At least one member of the Massachusetts delegation was in attendance when Israeli prime minister Benjamin Netanyahu spoke to a joint session of Congress on Tuesday.
Patriots owner Robert Kraft was seated in the House gallery as Netanyahu, who once studied at MIT, addressed a packed chamber. Kraft sat in the second row, behind Holocaust survivor and author Elie Wiesel.
Kraft was there to listen to the Israeli prime minister offer his passionate plea for a stronger terms when it comes to negotiating a nuclear deal with Iran. It seems that keeping Darrelle Revis in the Patriots' fold isn't the only major item on his agenda.
Netanyahu's speech was the subject of much political criticism because of the way it came about. He was invited directly by GOP House Speaker John Boehner [R, Ohio] over the objection of the White House. Neither President Obama, Vice President Biden, nor Secretary of State John Kerry were in attendance. About 50 members of the Democratic House caucus, and eight Democratic senators, were not in attendance. Among them was Massachusetts senator Elizabeth Warren.
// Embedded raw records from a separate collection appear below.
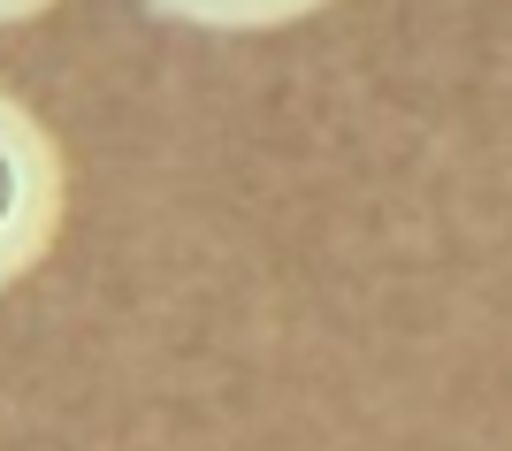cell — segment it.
<instances>
[{
  "label": "cell",
  "instance_id": "obj_3",
  "mask_svg": "<svg viewBox=\"0 0 512 451\" xmlns=\"http://www.w3.org/2000/svg\"><path fill=\"white\" fill-rule=\"evenodd\" d=\"M46 8H54V0H0V16H8V23H31V16H46Z\"/></svg>",
  "mask_w": 512,
  "mask_h": 451
},
{
  "label": "cell",
  "instance_id": "obj_1",
  "mask_svg": "<svg viewBox=\"0 0 512 451\" xmlns=\"http://www.w3.org/2000/svg\"><path fill=\"white\" fill-rule=\"evenodd\" d=\"M0 130H8V276H23L62 222V161L23 108L0 115Z\"/></svg>",
  "mask_w": 512,
  "mask_h": 451
},
{
  "label": "cell",
  "instance_id": "obj_2",
  "mask_svg": "<svg viewBox=\"0 0 512 451\" xmlns=\"http://www.w3.org/2000/svg\"><path fill=\"white\" fill-rule=\"evenodd\" d=\"M161 23L184 31H214V39H253V31H291L329 0H146Z\"/></svg>",
  "mask_w": 512,
  "mask_h": 451
}]
</instances>
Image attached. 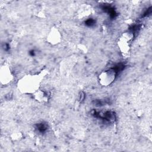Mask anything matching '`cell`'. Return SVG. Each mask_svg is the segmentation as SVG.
I'll return each instance as SVG.
<instances>
[{
	"mask_svg": "<svg viewBox=\"0 0 152 152\" xmlns=\"http://www.w3.org/2000/svg\"><path fill=\"white\" fill-rule=\"evenodd\" d=\"M45 73L40 72L39 74H28L24 76L18 80L17 86L18 90L25 94H33L38 90L45 77Z\"/></svg>",
	"mask_w": 152,
	"mask_h": 152,
	"instance_id": "obj_1",
	"label": "cell"
},
{
	"mask_svg": "<svg viewBox=\"0 0 152 152\" xmlns=\"http://www.w3.org/2000/svg\"><path fill=\"white\" fill-rule=\"evenodd\" d=\"M133 37L134 34L131 31L124 32L120 36L117 43L118 46L122 53L126 54L129 52Z\"/></svg>",
	"mask_w": 152,
	"mask_h": 152,
	"instance_id": "obj_2",
	"label": "cell"
},
{
	"mask_svg": "<svg viewBox=\"0 0 152 152\" xmlns=\"http://www.w3.org/2000/svg\"><path fill=\"white\" fill-rule=\"evenodd\" d=\"M116 72L113 69H107L102 71L98 77L99 83L103 86L110 85L115 80Z\"/></svg>",
	"mask_w": 152,
	"mask_h": 152,
	"instance_id": "obj_3",
	"label": "cell"
},
{
	"mask_svg": "<svg viewBox=\"0 0 152 152\" xmlns=\"http://www.w3.org/2000/svg\"><path fill=\"white\" fill-rule=\"evenodd\" d=\"M46 40L51 45L59 44L62 40V34L59 29L56 27H52L47 34Z\"/></svg>",
	"mask_w": 152,
	"mask_h": 152,
	"instance_id": "obj_4",
	"label": "cell"
},
{
	"mask_svg": "<svg viewBox=\"0 0 152 152\" xmlns=\"http://www.w3.org/2000/svg\"><path fill=\"white\" fill-rule=\"evenodd\" d=\"M13 79V75L10 68L6 65H2L0 69V81L2 84L7 85Z\"/></svg>",
	"mask_w": 152,
	"mask_h": 152,
	"instance_id": "obj_5",
	"label": "cell"
},
{
	"mask_svg": "<svg viewBox=\"0 0 152 152\" xmlns=\"http://www.w3.org/2000/svg\"><path fill=\"white\" fill-rule=\"evenodd\" d=\"M34 98L39 102H45L48 101V96L43 90H38L37 91H36L33 94Z\"/></svg>",
	"mask_w": 152,
	"mask_h": 152,
	"instance_id": "obj_6",
	"label": "cell"
},
{
	"mask_svg": "<svg viewBox=\"0 0 152 152\" xmlns=\"http://www.w3.org/2000/svg\"><path fill=\"white\" fill-rule=\"evenodd\" d=\"M91 8L88 6H86L79 10L78 15L80 18H84L85 17L86 18L87 17H88L90 15H91Z\"/></svg>",
	"mask_w": 152,
	"mask_h": 152,
	"instance_id": "obj_7",
	"label": "cell"
},
{
	"mask_svg": "<svg viewBox=\"0 0 152 152\" xmlns=\"http://www.w3.org/2000/svg\"><path fill=\"white\" fill-rule=\"evenodd\" d=\"M23 134L20 131H14L11 135V138L14 141H18L22 139Z\"/></svg>",
	"mask_w": 152,
	"mask_h": 152,
	"instance_id": "obj_8",
	"label": "cell"
}]
</instances>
Both the administration and Netanyahu walked back some of the partisan framework of this speech this week, and the prime minister began by praising the president for his public and not-so-public support of his country. But there was no doubt still a partisan scent surrounding the affair.
Kraft's pro-Israeli stance has been criticized in the past.
The mix of athletes, and other major sports figures, with politics is often a combustible one. Tim Thomas' decision not to go to the White House with his Bruins' teammates in early 2012 set off a firestorm of criticism and support. For some, especially those who were silent when Theo Epstein did the same thing in 2005 and '08, Thomas' snub became the reason for everything for every ill that has befallen the Bruins since - from the team not repeating as Stanley Cup champions, to the Tyler Seguin trade, to the snow that's buried Boston this winter.
The beneficent John W. Henry [who happens to pay me each month to write this mellifluous prose], usually keeps a low political profile but publicly supported Kerry in his bid against George W. Bush back in 2004.
Kraft has been a vocal and unapologetic supporter of the Jewish state and of many Jewish charities in the United States. He's also promoted Christian-Jewish understanding by endowing chairs in Jewish studies at Boston College and Holy Cross College, and a chair in Christian Studies at Brandeis University. Kraft's family charity also funded the Kraft Center for Jewish Living at Columbia and its athletic fields.
Kraft and his family has focused much of his philanthropy on Israel, starting the Israeli Football League and the Passport to Israel program.
The late Myra Kraft used to take Patriots players to Israel each offseason. Among them was former tight end Benjamin Watson. Tom Brady took target practice at an IDF base in 2006.
In 2014, Kraft sent a letter of condolence to the family of American Max Steinberg, a soldier killed in the Gaza Strip. Steinberg was a volunteer in the Israel Defense Forces who “worked to become an Israeli in every way,” according to a letter from Netanyahu. The 24-year old Californian died in a July 20 attack.
Kraft said that he noticed Steinberg wearing a Patriots cap in a photo and concluded his letter with: "We are all Patriots."